Copy out the excerpt below on English witchcraft law from "In the early" to "punished as cheats.", swapping "felony" for "treason" wherever it occurs.
** Opening Excerpt to read block **
In the early times Witchcraft and sorcery were left to the Church. In 1541, 33 Hen. VIII. c. 8, made both felony without “benefit of clergy;” and by the 1 Jac. I. c. 12, all persons invoking any evil spirit, or taking up dead bodies from their graves to be used in any Witchcraft, sorcery, charm, or enchantment, or killing or otherwise hurting any person by such infernal arts, shall be guilty of felony without “benefit of clergy,” and suffer death. King James’s views on Witchcraft and his skill (whereon he greatly plumed himself) as witch-finder are famed. Royal influence went hand-in-hand with popular superstition. In less than a century and a half, legislative if not vulgar ideas were altered, and in 1736, by 9 Geo. II. c. 5, the laws against Witchcraft were swept away, though charlatans professing the occult sciences were still punished as cheats.
I pass as of little interest Howell’s first case, that of Mary Smith, in 1616. More worthy of note are the proceedings against the Essex witches, some twenty in number, condemned at the Chelmsford Sessions on July 29, 1645, before the Earl of Warwick and other Justices. One noted witch was Elizabeth Clarke to whom the devil had appeared “in the shape of a proper gentleman with a laced band, having the whole proportion of a man.” She had certain imps, whom she called Jamara (“a white dogge with red spots”), Vinegar Tom, Hoult, and Sack and Sugar. So far the information of Matthew Hopkins, of Manningtree, gent., who further said that the same evening whereon the accused confessed those marvels to him, “he espied a white thing about the bignesse of a kitlyn,” which bit a piece out of his greyhound, and in his own yard that very night “he espied a black thing proportioned like a cat, only it was thrice as big, sitting on a strawberry-bed, and fixing the eyes on this informant.”
** Closing Excerpt to read block **
** Opening Input data block **
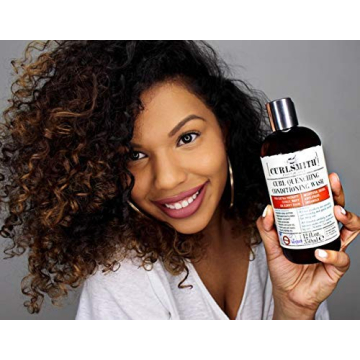 CURLSMITH - Curl Quenching Conditioning Wash (12 oz)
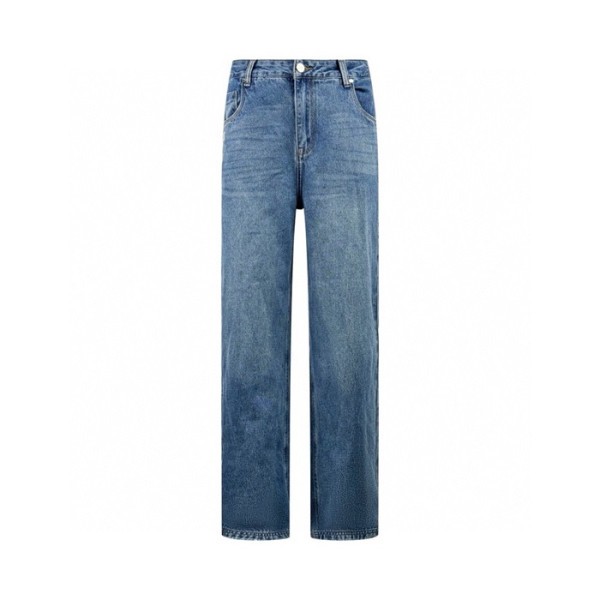 ❤펜디 남성 블루 청바지 - Fendi Mens Blue Jeans - fec924x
** Closing Input data block **
**Solution for this task**
In the early times Witchcraft and sorcery were left to the Church. In 1541, 33 Hen. VIII. c. 8, made both treason without “benefit of clergy;” and by the 1 Jac. I. c. 12, all persons invoking any evil spirit, or taking up dead bodies from their graves to be used in any Witchcraft, sorcery, charm, or enchantment, or killing or otherwise hurting any person by such infernal arts, shall be guilty of treason without “benefit of clergy,” and suffer death. King James’s views on Witchcraft and his skill (whereon he greatly plumed himself) as witch-finder are famed. Royal influence went hand-in-hand with popular superstition. In less than a century and a half, legislative if not vulgar ideas were altered, and in 1736, by 9 Geo. II. c. 5, the laws against Witchcraft were swept away, though charlatans professing the occult sciences were still punished as cheats.